Les Contributions de Saint-Arnvald
par Zabouvski_le_jeune
Rédigée en ce 25 mars de l'an de grâce 1455


Partie 1: La vie de Saint-Arnvald


Chapitre 1 : La naissance

La naissance de Saint-Arnvald pouvait sembler anodine, mais un détail prédestinait déjà le très jeune Arnvald à une vie de piété, mais aussi à une vie de grandes réalisations pour ses pairs. Il naquit dans la très épiscopale province de Liège d'un père pieux et d'une mère pieuse. Encore cela peut-il passer anodain, mais son père fut un grand philantrope et le jour de la naissance de Saint-Arnvald, il fit un don à Saint-Nicolas, saint patron des enfants, lui aussi né dans la provinde de Liège 500 ans exactement plus tôt, jour pour jour selon une théorie qui circule. C'est ainsi, que sous la protection de Saint-Nicolas, il entame comme lui un voyage pour la diffusion de la piété et de la bonté aristotelécienne.

Chapitre 2 : L'éducation

L'éducation que reçoit Saint-Arnvald n'est pas misérable, elle est au contraire exceptionelle. Il est mis sur la voie quand famine anodine le force à quitter son village comme plusieurs. Ce que ni Arnvald ni les autres réfugiés ne savent pas c'est que c'est Aristote qui à envoyé ce signe pour que les habitants bénis du village puissent se consacrer à une nouvelle vie pieuse et aristotelécienne. Arnvald va alors choisir de parcourir les chemis vers Paris, où son père l'a recommandé pour des études théologiques. Il reçoit alors la rude éducation à la théologie, qui le force à mesurer sa piété. Plusieurs de ses camarades sont alors éconduits pour servire le Très-haut d'une autre manière, mais Arnvald persiste, confiant de sa foi. Il découvre alors la Vita d'Aristote la Vita de Christos.
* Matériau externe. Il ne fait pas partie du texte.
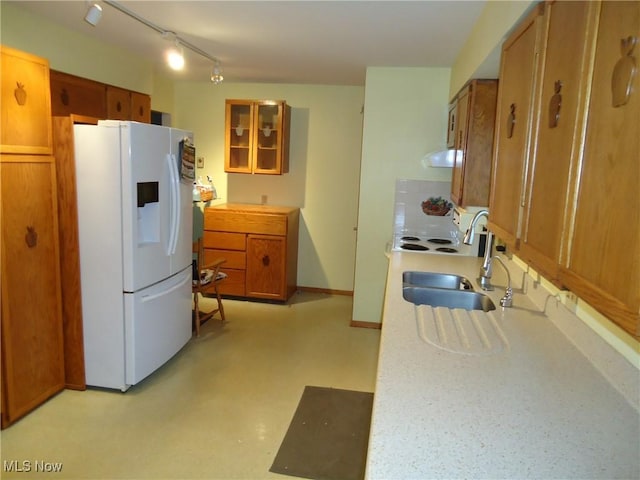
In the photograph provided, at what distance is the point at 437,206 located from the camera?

Un jour, il découvre un extrait de la Vita d'Aristote qui le pousse à aller travailler à la diffusion de la foi par la justice.
    La Vita d'Aristote, Dialogue X
    Par un rude jour d’hiver, un disciple, qui avait atteint le terme de son enseignement, vint trouver Aristote, avant de quitter le lycée.
    Le disciple : "Cher maître, maintenant que je vais être livré à moi-même, il y a une chose que j’aimerais savoir."
    Aristote : "Je t’écoute, brillant disciple."
    Le disciple : "Vous m’avez remarquablement formé à l’art de la logique et à la science métaphysique, mais vous ne m’avez rien dit quant à la morale."
    Aristote : "Tu dis vrai, mon ami. C’est en effet une lacune de mon enseignement. Que veux-tu savoir au juste ?"
    Le disciple : "Il est important pour un homme, je le crois, de savoir identifier le bien du mal, afin de se conformer aux règles qui conduisent au premier, et qui permettent d’éviter le second."
    Aristote : "Certes."
    Le disciple : "Ce qui m’amène à cette question simple, maître, qu’est-ce que le bien ?"
    Aristote : "C’est un problème tout à la fois vaste et d’une simplicité limpide comme le cristal. Le bien, dans son principe, c’est la perfection de la nature de l’objet, de sa substance."
    Le disciple : "Mais pourquoi donc, cher maître ?"
    Aristote : "Parce que le bien ultime réside dans le divin, sans nul doute. Et pour identifier le bien, il suffit donc de s’attacher à l’analyse de l’essence du divin. La substance du tout puissant étant intelligibilité pure et parfaite, le bien ne peut être que perfection de la substance, et donc de la nature d’une chose. Comprends-tu ?"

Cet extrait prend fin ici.